→ Что нужно сделать:
1 - Перескажи отрывок о Петросе в двух предложениях.
2 - Продолжи отрывок о Петросе, начав сразу после его последнего предложения.

→ Исходный отрывок:
-*-*-

Я обернулся и увидел высокого тощего незнакомца с маленькими, темными, как чернослив, глазками.
– Привет, Петрос, – поздоровался с ним мой благодетель
поливальщик, – опять гуляешь?
Петрос только засмеялся и, подхватив меня под руку, широко зашагал по улице. Казалось, что все его здесь знали и были рады встрече с таким веселым парнем, а он останавливался, с каждым здоровался за руку и говорил несколько слов. У первого же бара он пригласил меня зайти:
– Ну, что, земляк, тебе обязательно надо согреться после холодного душа, – весело сказал Петрос. – Я познакомлю тебя с хозяином этого заведения. Нас встретили у порога полный, приветливый грек и его симпатичная веселая жена, и через минуту мы уже сидели за круглым столиком, попивали кофе с лучшим греческим коньяком «Метаксой», и Петрос без остановки рассказывал о себе.
– Ты удивился, откуда я так хорошо знаю русский? Еще бы мне его не знать, когда Ташкент, в котором прожил чуть не сорок лет, считаю своим родным городом. Там у меня четырехкомнатная квартира, жена, дети и друзей не меньше, чем здесь. Ты спрашиваешь, почему я не с ними? Лучше, когда вернешься домой, узнай, когда моя семья приедет ко мне. Ладно, старшая дочь замужем, а моя жена не может жить без внуков. Но младшей-то я подобрал здесь жениха, послал вызов. Ну, что она там думает? Съезди к ней, она музыке детей учит в Загорске, и все ей объясни.
Петрос на минуту замолчал, вытер лоб платком, налил из бутылки коньяк в маленькие рюмочки и выпил свою одним махом, как у нас принято на родине.
Да, трудно ему тут без родных и друзей. Попав совсем зеленым пареньком в Союз – он был в партизанах, а потом ушел через горы в Албанию, оттуда к нам, он исколесил всю Среднюю Азию, был шофером, газовщиком, строителем.

-*-*-

Данные о пространственных отношениях
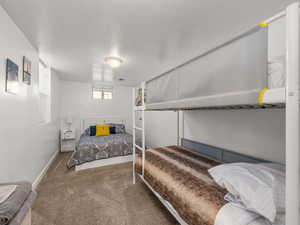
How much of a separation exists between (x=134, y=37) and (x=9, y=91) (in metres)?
1.61

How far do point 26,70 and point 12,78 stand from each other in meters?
0.42

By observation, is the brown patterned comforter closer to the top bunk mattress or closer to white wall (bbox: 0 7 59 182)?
the top bunk mattress

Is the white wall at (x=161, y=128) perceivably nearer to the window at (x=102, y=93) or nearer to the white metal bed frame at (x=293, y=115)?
the window at (x=102, y=93)

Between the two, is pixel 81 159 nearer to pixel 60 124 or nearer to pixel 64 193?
pixel 64 193

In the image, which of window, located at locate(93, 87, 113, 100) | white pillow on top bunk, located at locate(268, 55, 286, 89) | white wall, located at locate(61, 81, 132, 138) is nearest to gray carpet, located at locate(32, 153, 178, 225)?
white pillow on top bunk, located at locate(268, 55, 286, 89)

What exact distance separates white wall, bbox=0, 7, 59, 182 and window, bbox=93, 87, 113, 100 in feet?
8.03

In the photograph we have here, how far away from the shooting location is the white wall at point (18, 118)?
126 cm

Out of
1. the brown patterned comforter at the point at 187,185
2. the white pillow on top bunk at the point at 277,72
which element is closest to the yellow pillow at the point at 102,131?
the brown patterned comforter at the point at 187,185

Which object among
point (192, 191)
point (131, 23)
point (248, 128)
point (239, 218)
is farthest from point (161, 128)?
point (239, 218)

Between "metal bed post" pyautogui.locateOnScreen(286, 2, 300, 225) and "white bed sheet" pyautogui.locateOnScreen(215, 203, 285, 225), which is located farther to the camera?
"white bed sheet" pyautogui.locateOnScreen(215, 203, 285, 225)

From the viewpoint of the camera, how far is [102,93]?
4.64m

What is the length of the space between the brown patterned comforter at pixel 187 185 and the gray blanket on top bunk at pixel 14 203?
45.5 inches

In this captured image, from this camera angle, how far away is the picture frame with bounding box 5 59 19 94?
1310mm

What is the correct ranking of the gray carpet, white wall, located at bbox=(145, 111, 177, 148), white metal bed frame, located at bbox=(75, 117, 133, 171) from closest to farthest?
1. the gray carpet
2. white metal bed frame, located at bbox=(75, 117, 133, 171)
3. white wall, located at bbox=(145, 111, 177, 148)
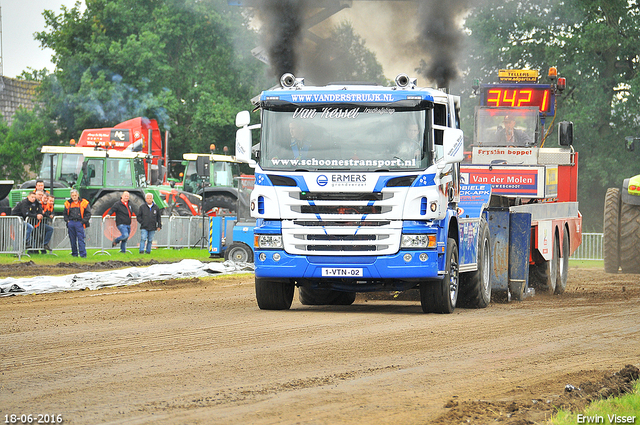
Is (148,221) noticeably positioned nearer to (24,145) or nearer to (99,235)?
(99,235)

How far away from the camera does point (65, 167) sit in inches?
1208

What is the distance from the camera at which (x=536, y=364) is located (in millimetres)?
8406

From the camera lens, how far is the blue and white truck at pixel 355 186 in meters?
12.0

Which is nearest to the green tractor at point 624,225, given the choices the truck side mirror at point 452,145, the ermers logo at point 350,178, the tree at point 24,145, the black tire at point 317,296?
the black tire at point 317,296

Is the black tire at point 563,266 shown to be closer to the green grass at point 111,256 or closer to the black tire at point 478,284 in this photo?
the black tire at point 478,284

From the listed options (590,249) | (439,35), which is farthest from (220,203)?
(590,249)

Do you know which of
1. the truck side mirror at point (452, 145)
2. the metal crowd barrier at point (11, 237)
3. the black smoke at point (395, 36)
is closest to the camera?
the truck side mirror at point (452, 145)

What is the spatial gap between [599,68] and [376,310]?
114ft

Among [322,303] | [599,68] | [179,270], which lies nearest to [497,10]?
[599,68]

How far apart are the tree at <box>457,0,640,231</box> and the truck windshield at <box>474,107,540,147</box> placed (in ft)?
75.7

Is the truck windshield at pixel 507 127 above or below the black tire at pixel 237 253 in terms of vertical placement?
above

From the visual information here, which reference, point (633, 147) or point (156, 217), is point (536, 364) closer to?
point (633, 147)

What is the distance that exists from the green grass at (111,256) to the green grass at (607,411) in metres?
19.2

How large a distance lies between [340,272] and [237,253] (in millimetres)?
12657
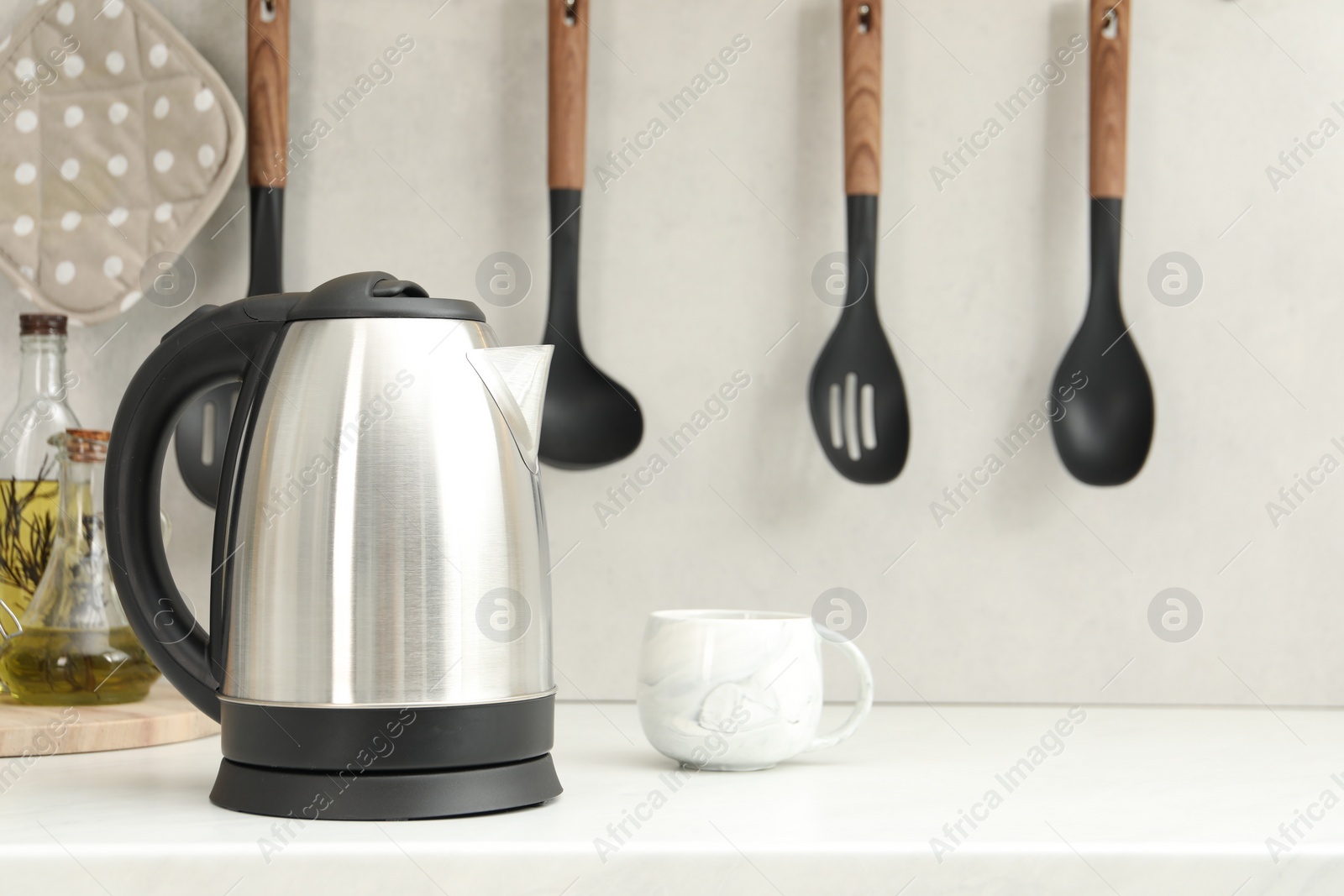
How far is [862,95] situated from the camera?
96cm

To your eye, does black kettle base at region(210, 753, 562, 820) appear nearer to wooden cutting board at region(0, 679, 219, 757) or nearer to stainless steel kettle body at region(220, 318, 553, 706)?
stainless steel kettle body at region(220, 318, 553, 706)

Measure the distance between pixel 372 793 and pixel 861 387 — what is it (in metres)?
0.57

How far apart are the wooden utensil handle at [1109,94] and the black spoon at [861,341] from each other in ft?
0.62

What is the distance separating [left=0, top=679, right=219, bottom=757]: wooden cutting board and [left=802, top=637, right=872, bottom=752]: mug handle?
1.27ft

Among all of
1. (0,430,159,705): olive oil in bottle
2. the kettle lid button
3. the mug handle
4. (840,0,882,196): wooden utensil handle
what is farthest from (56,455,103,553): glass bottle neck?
(840,0,882,196): wooden utensil handle

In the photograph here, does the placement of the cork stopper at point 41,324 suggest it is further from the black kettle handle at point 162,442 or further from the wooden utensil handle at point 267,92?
the black kettle handle at point 162,442

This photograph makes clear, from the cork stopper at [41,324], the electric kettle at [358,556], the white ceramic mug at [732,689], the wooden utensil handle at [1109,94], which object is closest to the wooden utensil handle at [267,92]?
the cork stopper at [41,324]

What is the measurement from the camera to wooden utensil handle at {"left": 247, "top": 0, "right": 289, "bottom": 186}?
0.96 m

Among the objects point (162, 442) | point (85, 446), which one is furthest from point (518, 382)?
point (85, 446)

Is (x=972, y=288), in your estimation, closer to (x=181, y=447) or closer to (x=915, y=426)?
(x=915, y=426)

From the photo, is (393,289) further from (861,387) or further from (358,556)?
(861,387)

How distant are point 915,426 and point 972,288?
0.44 feet

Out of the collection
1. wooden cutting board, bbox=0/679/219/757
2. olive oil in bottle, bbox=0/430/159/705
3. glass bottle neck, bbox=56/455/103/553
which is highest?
glass bottle neck, bbox=56/455/103/553

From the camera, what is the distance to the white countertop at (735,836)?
19.2 inches
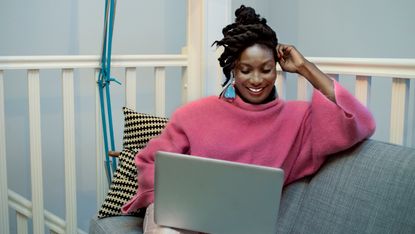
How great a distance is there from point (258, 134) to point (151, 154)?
358mm

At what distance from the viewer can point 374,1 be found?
252 centimetres

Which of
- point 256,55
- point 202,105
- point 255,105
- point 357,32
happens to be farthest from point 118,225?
point 357,32

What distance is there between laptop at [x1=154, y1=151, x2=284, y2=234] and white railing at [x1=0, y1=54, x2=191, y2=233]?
1.04m

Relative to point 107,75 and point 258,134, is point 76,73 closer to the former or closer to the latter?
point 107,75

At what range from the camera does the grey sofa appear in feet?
4.49

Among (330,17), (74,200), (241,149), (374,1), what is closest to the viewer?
(241,149)

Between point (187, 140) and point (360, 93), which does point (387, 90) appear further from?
point (187, 140)

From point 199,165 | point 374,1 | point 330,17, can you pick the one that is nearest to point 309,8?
point 330,17

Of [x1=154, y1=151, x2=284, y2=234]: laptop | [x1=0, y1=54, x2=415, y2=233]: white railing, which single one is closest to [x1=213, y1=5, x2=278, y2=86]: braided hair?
[x1=0, y1=54, x2=415, y2=233]: white railing

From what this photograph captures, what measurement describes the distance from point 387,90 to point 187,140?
1.22m

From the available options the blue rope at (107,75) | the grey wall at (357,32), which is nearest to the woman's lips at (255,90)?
the blue rope at (107,75)

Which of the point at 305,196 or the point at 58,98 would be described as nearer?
the point at 305,196

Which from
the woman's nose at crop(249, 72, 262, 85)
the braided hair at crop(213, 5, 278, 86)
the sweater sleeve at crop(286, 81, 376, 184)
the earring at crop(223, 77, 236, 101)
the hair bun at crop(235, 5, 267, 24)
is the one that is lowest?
the sweater sleeve at crop(286, 81, 376, 184)

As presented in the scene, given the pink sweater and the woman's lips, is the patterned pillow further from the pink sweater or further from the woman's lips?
the woman's lips
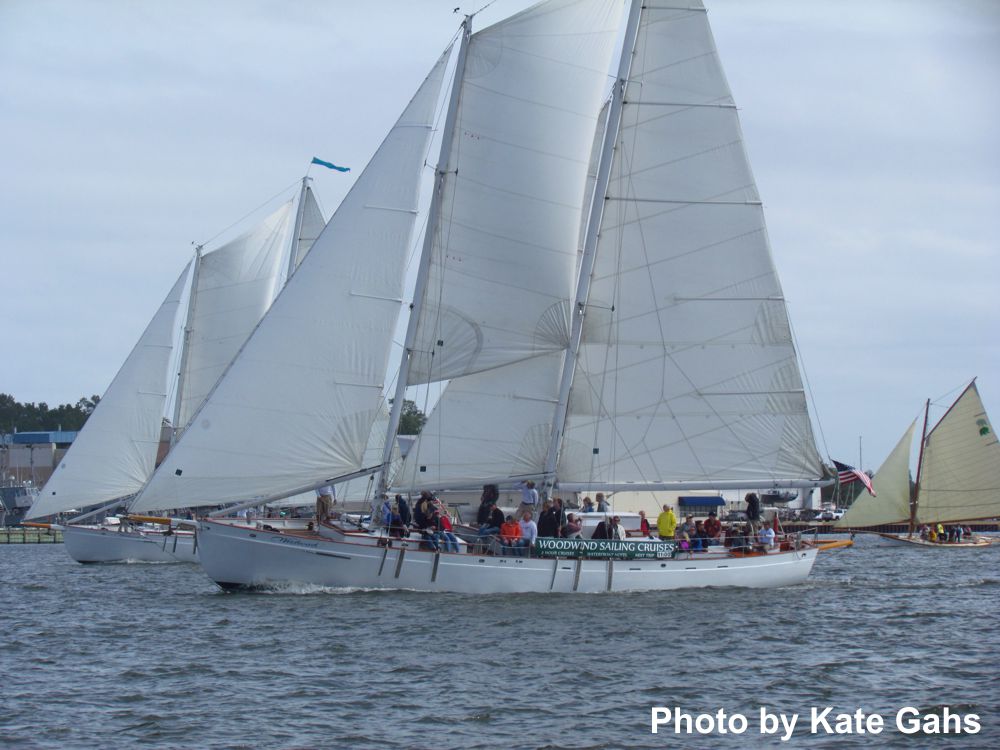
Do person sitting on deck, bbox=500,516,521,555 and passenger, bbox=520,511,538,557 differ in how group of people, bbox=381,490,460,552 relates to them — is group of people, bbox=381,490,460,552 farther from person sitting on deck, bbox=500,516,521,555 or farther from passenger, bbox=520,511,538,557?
passenger, bbox=520,511,538,557

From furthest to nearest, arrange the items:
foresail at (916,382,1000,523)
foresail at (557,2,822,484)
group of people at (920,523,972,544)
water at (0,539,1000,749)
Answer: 1. group of people at (920,523,972,544)
2. foresail at (916,382,1000,523)
3. foresail at (557,2,822,484)
4. water at (0,539,1000,749)

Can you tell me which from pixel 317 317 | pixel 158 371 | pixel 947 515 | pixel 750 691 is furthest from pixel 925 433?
pixel 750 691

-*-*-

→ Результаты:
1 - Петрос ведет рассказчика по улице, со всеми здороваясь, и приглашает его в бар, где их встречают хозяин-грек с женой и где они пьют кофе с коньяком «Метаксой». Петрос рассказывает, что почти сорок лет прожил в Ташкенте, где остались его жена и дети, и просит узнать, когда его семья приедет к нему.

2 -
– Я нигде не пропаду: в Превезе с утра вкалываю на стройке, потом подрабатываю ремонтом машин. Ты скажи, что видел: какой приятный город, как меня все уважают. Жаль, что завтра уплываешь, а то махнули бы в деревеньку к моей матери (отец-то погиб в горах, был пулеметчиком), гам у меня земля и сто оливковых деревьев. Скажи моим-то, какой я стал богатый.
Петрос смахнул платком слезинку и стукнул жилистым кулаком по столику:
– Передай мое последнее слово: не приедут – женюсь. Я еще не старый…
Обняв меня за плечи, словно родного, он дошел вместе со мной до набережной, а потом, круто развернувшись, зашагал к себе в комнатку с одной кроватью.
– Чего мне заводить хозяйство? Если б приехали мои – купил бы мебель…
Петрос Куцукис, хотя и считает себя удачливым, ждет свою семью, тоскует без жены и дочерей, поэтому и шляется по барам до поздней ночи, а потом нехотя тащится в свою конуру.
А вот другие эмигранты и слышать не хотят о своей «батьковщине», хотя… Они окликнули нас в порту Фьюмичино, что совсем недалеко от Рима, когда мы шли по набережной одного из рукавов Тибра.
– О, чи поляки, чи кто? – услышал я за спиной удивленный женский голос. – Глянь-ко, усе рыжие…
Я оборачиваюсь и с обидой отвечаю:
– Почему же поляки? Русские тоже бывают рыжие…
Перед нами стояли трое земляков: крепенькая, невысокая женщина в потрепанной соломенной шляпе, из-под которой настороженно выглядывали маленькие глазки, рядом с ней здоровенный парень с русым чубом, а к ним жался миловидный мальчуган лет семи.
– Михаил Середа, – протягивает руку высокий парень, добродушно улыбаясь, и, показывая на женщину, представляет:
– А это моя мать, Любовь Ивановна. Перекурим? – предлагает он, усаживаясь на парапет набережной, и добавляет: – Дениска, сгоняй за водой…
Мы беззаботно сидим на солнышке, попивая принесенную Дениской «фанту», а новые знакомые, перебивая друг друга, повествуют удивительную историю о своем бегстве из СССР.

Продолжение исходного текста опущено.